Trois responsables du Syndicat national des médecins remplaçants en hôpitaux (SNMRH), qui avait diffusé une « liste noire » des hôpitaux appliquant le plafonnement de leurs salaires et appelé à leur boycott, sont visés par des plaintes du ministère de la Santé auprès de l'Ordre des médecins.
Le Dr Linda Darasse, présidente du syndicat, a reçu fin octobre une plainte du ministère demandant une suspension temporaire d'exercice de 3 mois, a-t-elle révélé auprès du Quotidien du médecin.
Le secrétaire et la secrétaire adjointe du syndicat ont fait l'objet de plaintes similaires.
« Manquements déontologiques »
Le ministère de la Santé a confirmé à l'AFP « avoir déposé plainte début octobre à l'encontre de trois médecins », les accusant de « manquements déontologiques graves » et d'avoir voulu « mettre en échec l'application de la loi, quitte pour cela à mettre en danger le fonctionnement de certains établissements » et à « prendre les patients en otage de leurs revendications ».
Créé fin mars, le SNMRH conteste le décret limitant, depuis le 1er janvier 2018, la rémunération des médecins intérimaires dans les hôpitaux publics à 1 404,05 euros brut pour 24 heures de travail effectif.

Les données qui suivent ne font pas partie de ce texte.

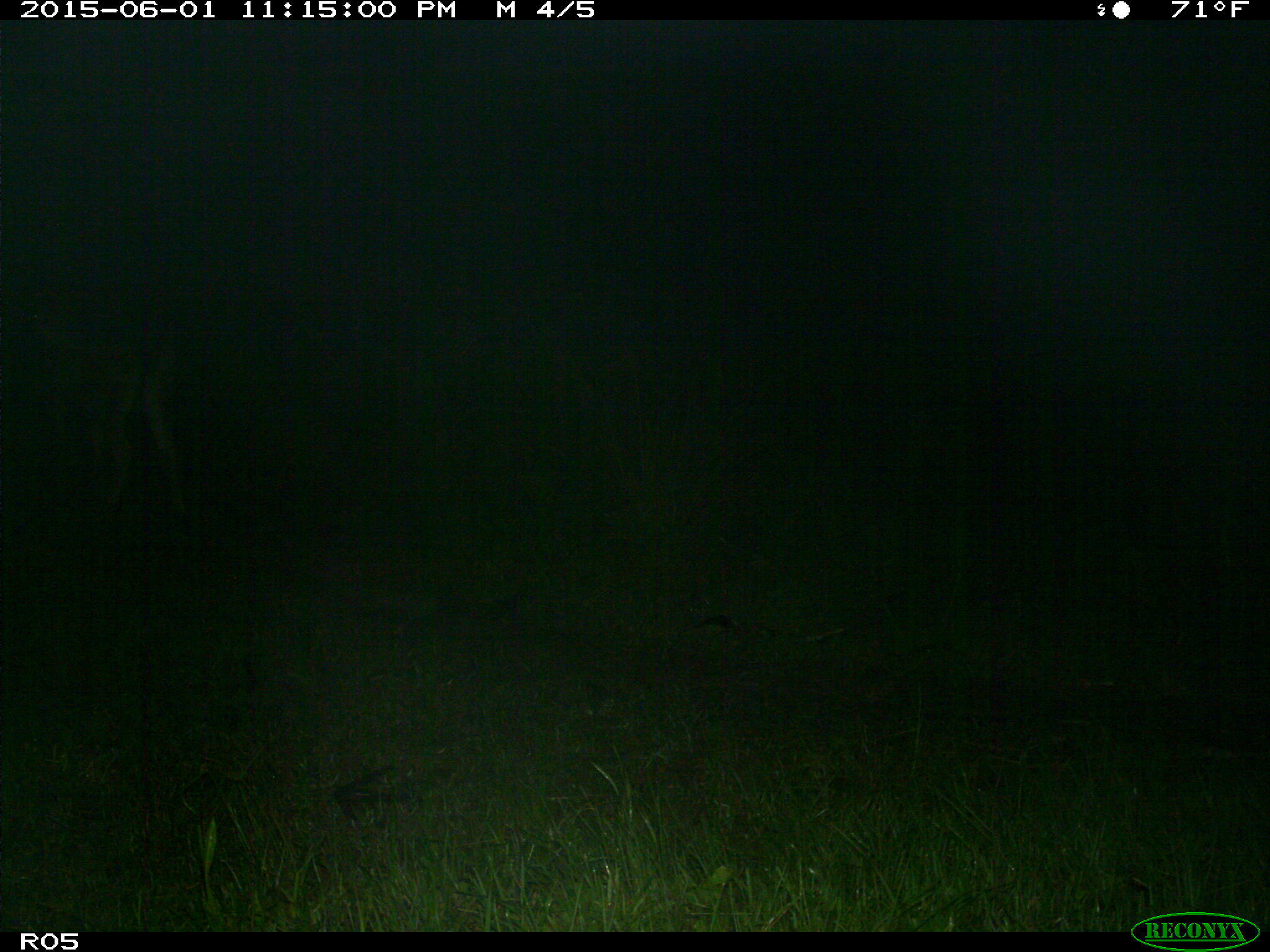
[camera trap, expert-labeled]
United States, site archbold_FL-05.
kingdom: Animalia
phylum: Chordata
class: Mammalia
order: Artiodactyla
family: Bovidae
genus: Bos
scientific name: Bos taurus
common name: domestic cow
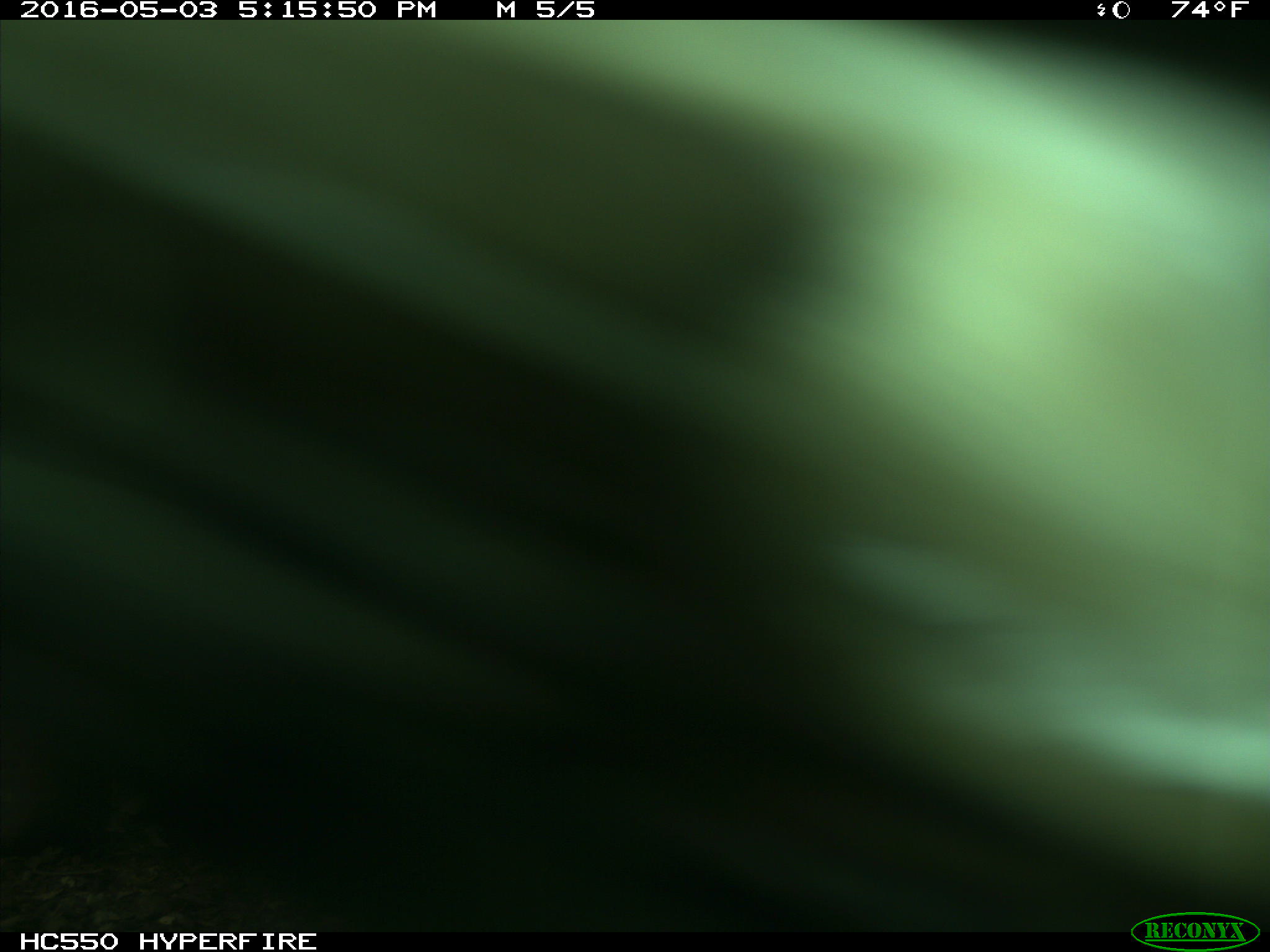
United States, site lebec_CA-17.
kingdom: Animalia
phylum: Chordata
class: Mammalia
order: Artiodactyla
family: Bovidae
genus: Bos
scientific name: Bos taurus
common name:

Ce plafond doit être abaissé à 1 287,05 euros en 2019, puis 1 170,04 euros en 2020.
Après la diffusion d'une liste des premiers établissements ayant appliqué ces tarifs, le syndicat a appelé les médecins intérimaires à « éviter », puis à « refuser » les remplacements dans ces hôpitaux, avant d'étendre son mot d'ordre à « l'arrêt de toute mission » pendant les vacances de la Toussaint et de Noël.
Agnès Buzyn a dénoncé à plusieurs reprises « l'attitude irresponsable » et le « chantage » de ces praticiens qualifiés de « mercenaires ».
L'Ordre des médecins avait regretté des « comportements peu soucieux du devoir d'humanité envers les patients » et qui « déconsidèrent la profession ».
Cette poursuite judiciaire engagée par le ministère de la Santé – une pratique très inhabituelle – divise la profession.
Certains praticiens s'offusquent du salaire faramineux des médecins intérimaires (jusqu'à 2 000 euros pour 24 heures de travail) et comprennent la nécessité de leur encadrement.
Levée de boucliers des syndicats
Sans se prononcer sur le fond, plusieurs syndicats de médecins s'offusquent de la forme et des poursuites engagées contre des représentants de la profession.
Le Syndicat national des praticiens hospitaliers anesthésistes réanimateurs élargi (Snphare) a demandé ce mercredi à Agnès Buzyn de retirer sa plainte, estimant essentiel de défendre la « liberté d’expression syndicale, essentielle au débat contradictoire ».
Chez les médecins libéraux, l'UFML-S et la FMF ont exprimé leur solidarité à l'égard de leurs confrères du SNMRH.
La FMF dénonce la plainte, « pratique d’un nouveau genre indigne d’un pays démocratique ». L'UFML-S estime qu'il s'agit d'une « atteinte à la liberté d'action syndicale ». Le syndicat du Dr Jérôme Marty rappelle avoir publié une carte des lieux où il ne faut pas s'installer et demande à ce titre à être poursuivi. L'UFML-S étudie la possibilité́ de porter plainte contre la ministre de la Santé et devant l’Ordre des médecins pour « non-confraternité ».
Joint par Le Généraliste, le Dr Jean-Paul Ortiz, président de la CSMF, exprime un avis plus pondéré. Le néphrologue approuve l'encadrement des tarifs exigés par les médecins intérimaires à l'hôpital public et ne partage pas la consigne d'appel au boycott du SNMRH. Le Dr Ortiz critique en revanche « la démarche du ministère de la Santé de poursuivre des individus qui exercent leur fonction de syndicaliste ». Le Dr Ortiz s'interroge d'ailleurs sur la recevabilité de cette plainte. « Il faut selon moi que ce soit le directeur d'un établissement qui signale à l'Ordre lorsqu'un médecin remplaçant réclame un tarif supérieur à celui en vigueur », confie-t-il.